**Task instructions**
Would you please copy every line below that includes the string "California"?

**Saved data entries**
__________________________________________________
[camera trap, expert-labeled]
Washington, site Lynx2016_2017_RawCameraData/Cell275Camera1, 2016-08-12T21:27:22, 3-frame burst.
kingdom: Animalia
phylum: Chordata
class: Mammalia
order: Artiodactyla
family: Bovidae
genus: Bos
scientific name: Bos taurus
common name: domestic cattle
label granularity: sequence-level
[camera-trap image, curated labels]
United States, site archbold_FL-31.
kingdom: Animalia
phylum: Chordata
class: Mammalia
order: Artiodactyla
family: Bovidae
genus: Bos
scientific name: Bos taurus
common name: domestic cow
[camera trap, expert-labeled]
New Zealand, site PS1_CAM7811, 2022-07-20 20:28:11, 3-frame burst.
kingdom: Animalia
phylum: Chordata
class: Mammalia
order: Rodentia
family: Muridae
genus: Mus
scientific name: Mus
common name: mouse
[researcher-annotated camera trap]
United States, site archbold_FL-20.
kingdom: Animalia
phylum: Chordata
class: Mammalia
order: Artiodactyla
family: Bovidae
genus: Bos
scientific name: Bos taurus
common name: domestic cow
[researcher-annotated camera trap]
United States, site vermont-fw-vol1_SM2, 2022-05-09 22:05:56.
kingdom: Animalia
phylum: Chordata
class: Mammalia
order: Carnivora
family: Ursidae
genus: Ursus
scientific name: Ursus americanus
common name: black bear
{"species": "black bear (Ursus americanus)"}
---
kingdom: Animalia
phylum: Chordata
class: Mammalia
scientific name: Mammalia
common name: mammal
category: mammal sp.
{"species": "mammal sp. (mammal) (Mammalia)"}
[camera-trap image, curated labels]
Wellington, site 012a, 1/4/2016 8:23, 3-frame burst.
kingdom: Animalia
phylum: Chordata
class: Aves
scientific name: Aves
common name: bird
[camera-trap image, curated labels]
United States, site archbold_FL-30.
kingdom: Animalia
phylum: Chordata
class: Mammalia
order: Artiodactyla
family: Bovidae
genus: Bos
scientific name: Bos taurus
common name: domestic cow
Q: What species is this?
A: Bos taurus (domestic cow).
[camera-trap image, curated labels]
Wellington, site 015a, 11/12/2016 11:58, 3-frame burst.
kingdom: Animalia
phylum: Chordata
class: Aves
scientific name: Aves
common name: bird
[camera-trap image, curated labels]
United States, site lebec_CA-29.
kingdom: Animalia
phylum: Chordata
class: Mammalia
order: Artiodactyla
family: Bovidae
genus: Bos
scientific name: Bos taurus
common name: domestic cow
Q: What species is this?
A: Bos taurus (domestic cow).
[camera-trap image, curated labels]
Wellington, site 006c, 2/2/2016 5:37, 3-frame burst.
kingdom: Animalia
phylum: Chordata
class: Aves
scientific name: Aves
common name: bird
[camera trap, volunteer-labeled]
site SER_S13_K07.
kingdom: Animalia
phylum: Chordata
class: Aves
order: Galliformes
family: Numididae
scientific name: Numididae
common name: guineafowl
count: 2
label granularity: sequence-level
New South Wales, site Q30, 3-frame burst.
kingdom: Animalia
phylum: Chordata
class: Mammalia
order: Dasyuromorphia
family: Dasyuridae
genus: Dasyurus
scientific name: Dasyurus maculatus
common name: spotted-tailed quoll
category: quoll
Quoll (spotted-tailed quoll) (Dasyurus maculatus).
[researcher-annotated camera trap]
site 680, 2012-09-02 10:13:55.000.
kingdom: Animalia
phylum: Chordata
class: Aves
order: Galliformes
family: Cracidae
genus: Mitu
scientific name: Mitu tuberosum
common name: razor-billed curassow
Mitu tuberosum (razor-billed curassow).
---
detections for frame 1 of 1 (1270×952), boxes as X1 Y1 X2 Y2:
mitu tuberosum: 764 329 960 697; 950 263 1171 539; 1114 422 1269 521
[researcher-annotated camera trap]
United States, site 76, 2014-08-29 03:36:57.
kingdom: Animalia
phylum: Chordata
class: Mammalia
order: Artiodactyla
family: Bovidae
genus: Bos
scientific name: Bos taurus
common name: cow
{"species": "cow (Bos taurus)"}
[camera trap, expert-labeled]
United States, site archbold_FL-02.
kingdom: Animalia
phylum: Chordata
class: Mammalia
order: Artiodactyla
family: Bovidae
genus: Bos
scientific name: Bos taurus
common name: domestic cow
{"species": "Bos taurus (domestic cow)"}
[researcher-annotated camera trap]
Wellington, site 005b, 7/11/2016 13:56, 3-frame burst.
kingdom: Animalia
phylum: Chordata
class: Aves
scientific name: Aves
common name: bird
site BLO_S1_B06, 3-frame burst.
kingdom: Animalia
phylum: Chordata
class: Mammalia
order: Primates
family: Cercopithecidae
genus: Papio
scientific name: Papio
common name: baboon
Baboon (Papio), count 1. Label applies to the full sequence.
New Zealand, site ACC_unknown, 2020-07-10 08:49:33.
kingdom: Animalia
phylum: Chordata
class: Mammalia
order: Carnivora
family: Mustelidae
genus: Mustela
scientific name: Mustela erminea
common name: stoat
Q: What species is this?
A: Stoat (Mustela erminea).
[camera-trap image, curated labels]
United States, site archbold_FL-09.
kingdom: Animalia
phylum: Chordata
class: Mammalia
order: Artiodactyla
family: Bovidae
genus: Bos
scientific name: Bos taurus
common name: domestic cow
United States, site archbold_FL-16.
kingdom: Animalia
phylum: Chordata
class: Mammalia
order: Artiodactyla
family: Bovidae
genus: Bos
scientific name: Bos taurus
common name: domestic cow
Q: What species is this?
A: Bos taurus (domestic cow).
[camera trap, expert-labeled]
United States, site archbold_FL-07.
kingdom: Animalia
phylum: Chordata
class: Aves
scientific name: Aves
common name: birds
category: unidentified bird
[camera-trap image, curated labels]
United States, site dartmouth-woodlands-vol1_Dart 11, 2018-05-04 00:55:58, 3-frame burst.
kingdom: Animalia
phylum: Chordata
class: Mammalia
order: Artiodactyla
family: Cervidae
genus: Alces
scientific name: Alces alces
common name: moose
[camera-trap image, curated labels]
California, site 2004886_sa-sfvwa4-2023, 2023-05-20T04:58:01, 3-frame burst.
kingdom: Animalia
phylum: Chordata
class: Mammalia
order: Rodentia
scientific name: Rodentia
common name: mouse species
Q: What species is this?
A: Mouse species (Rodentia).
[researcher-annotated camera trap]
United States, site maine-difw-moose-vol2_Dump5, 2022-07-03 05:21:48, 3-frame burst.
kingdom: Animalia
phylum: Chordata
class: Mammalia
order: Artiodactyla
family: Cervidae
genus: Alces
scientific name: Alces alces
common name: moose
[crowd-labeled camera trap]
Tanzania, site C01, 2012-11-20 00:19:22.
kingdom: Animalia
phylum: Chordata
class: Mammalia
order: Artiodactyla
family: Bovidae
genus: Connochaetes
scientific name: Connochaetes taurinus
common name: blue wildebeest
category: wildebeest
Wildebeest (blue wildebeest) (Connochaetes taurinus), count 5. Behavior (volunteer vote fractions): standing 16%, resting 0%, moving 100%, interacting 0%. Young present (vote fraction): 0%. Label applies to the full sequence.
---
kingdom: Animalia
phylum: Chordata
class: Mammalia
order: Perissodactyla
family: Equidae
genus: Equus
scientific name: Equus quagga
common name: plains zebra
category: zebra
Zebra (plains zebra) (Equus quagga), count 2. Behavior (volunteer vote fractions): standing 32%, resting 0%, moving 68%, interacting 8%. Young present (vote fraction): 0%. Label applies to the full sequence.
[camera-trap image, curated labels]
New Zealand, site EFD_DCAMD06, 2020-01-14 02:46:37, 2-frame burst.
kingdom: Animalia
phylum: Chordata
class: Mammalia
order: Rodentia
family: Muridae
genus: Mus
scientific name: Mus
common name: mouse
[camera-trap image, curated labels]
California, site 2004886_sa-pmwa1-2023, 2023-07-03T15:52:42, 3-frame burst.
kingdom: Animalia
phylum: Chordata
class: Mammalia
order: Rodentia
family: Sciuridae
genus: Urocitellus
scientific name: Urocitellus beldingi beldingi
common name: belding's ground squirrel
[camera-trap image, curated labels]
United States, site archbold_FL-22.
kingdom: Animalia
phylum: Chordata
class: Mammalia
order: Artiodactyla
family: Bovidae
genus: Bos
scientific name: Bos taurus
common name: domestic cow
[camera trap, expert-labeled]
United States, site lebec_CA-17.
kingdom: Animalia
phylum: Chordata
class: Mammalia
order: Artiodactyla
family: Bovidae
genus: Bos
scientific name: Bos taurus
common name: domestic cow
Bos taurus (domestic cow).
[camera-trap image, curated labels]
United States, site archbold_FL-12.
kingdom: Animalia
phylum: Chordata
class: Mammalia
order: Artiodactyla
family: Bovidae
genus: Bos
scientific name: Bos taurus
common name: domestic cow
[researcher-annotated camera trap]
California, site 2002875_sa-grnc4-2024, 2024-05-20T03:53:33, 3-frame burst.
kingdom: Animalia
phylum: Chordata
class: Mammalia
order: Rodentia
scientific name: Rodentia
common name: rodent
__________________________________________________
**Answer area**
California, site 2004886_sa-sfvwa4-2023, 2023-05-20T04:58:01, 3-frame burst.
California, site 2004886_sa-pmwa1-2023, 2023-07-03T15:52:42, 3-frame burst.
California, site 2002875_sa-grnc4-2024, 2024-05-20T03:53:33, 3-frame burst.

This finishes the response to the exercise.